21The respondent contends that the applicant has failed to provide compelling medical evidence to support he should be removed from the MIG based on chronic pain or that he suffers a functional impairment that impacts his daily life. The respondent submits that based on the applicant’s own medical evidence as well as the IE report of Dr. Alan Kruger, the applicant does not have chronic pain that warrants removal from the MIG.
22I find that the applicant has not established that he suffers from a chronic pain condition arising from the accident, nor that he experiences any functional impairment due to pain. This conclusion is based on the following findings.
23First, the OCF-3, completed one day after the accident, identifies several physical injuries, including neck muscle and tendon injury, cervicothoracic and lumbosacral radiculopathy, thoracic spine pain, rib and sternum sprain/strain, left shoulder injury, lower back and pelvic injury, and a left knee injury. While these diagnoses confirm acute injuries, they do not establish chronic pain or any associated functional impairment.
24Second, subsequent clinical notes from Revive Health Centres indicate the applicant attended regular treatment over several years, consisting of stretching, electrotherapy, massage, and resistance band exercises. Although occasional pain was recorded, most entries describe the treatment as maintenance, and there is no documentation of functional impairment.
25Third, similarly, the clinical notes from Dr. Turner dated February 27, April 8 and November 12, 2020 referenced by the applicant, note complaints of shoulder, neck pain, and sleep issues, but contain no discussion of any functional limitations.

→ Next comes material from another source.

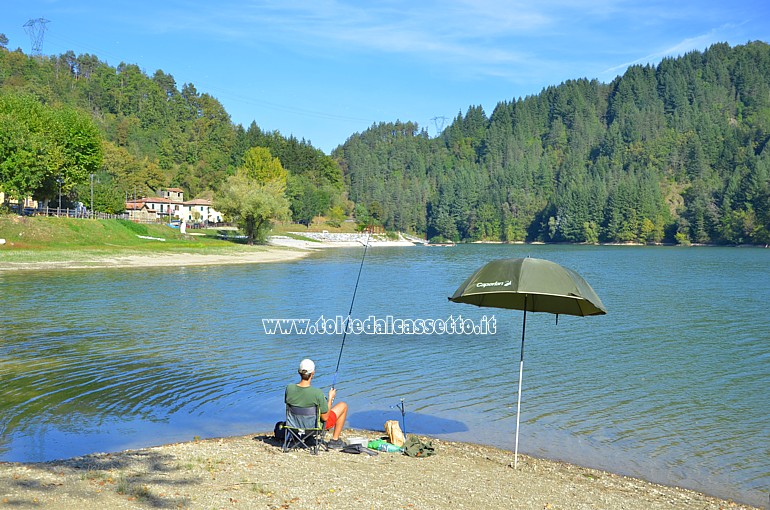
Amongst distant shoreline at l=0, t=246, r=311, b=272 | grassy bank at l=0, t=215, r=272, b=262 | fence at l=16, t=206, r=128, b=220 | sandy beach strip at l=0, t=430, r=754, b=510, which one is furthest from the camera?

26Fourth, in December 2020, the applicant was assessed by Dr. Halman, an orthopedic surgeon, regarding his shoulder. Dr. Halman concluded that the applicant has a chronic left shoulder rotator cuff deficiency. He noted that while the applicant may have experienced some neck symptoms and possibly a shoulder sprain from the accident, imaging taken shortly after the accident showed acromion remodeling, which could not have resulted from the accident. Dr. Halman opined that this is a longstanding condition, developing over years, and unrelated to the motor vehicle accident.
27Fifth, I find the IE report of Dr. Kruger, dated January 3, 2023, identifies no functional impairments. The applicant is not taking medication, manages household chores and personal care, sleeps well, and returned to modified work duties involving light tasks in March 2019. Dr. Kruger concludes that, despite ongoing subjective complaints, the injuries are minor soft tissue in nature, with full recovery anticipated.
28The medical evidence does not establish a diagnosis of chronic pain or chronic pain syndrome, nor does it demonstrate chronic pain accompanied by functional impairment. Accordingly, I find that the applicant does not meet the criteria for removal from the MIG on the basis of chronic pain.
29As I have found the applicant’s injuries to be within the MIG, he is entitled to treatment within the MIG limits. It is not necessary to determine if the treatment plans for chiropractic services are reasonable and necessary.
Interest
30Interest applies on the payment of any overdue benefits pursuant to s. 51 of the Schedule. Since I have not determined that any benefits are overdue, the applicant is not entitled to interest.
Award
31The applicant also sought an award under s. 10 of O. Regulation 664. Under s. 10, the Tribunal may award up to 50% of the total benefits payable if it determines that the insurer unreasonably withheld or delayed the payment of benefits. Since no benefits were unreasonably delayed or withheld by the insurer, the applicant is not entitled to an award.
ORDER
32For the reasons above, I find that:
i. The applicant remains in the MIG and entitled to treatment up to the MIG limits. ii. The applicant is not entitled to interest or an award.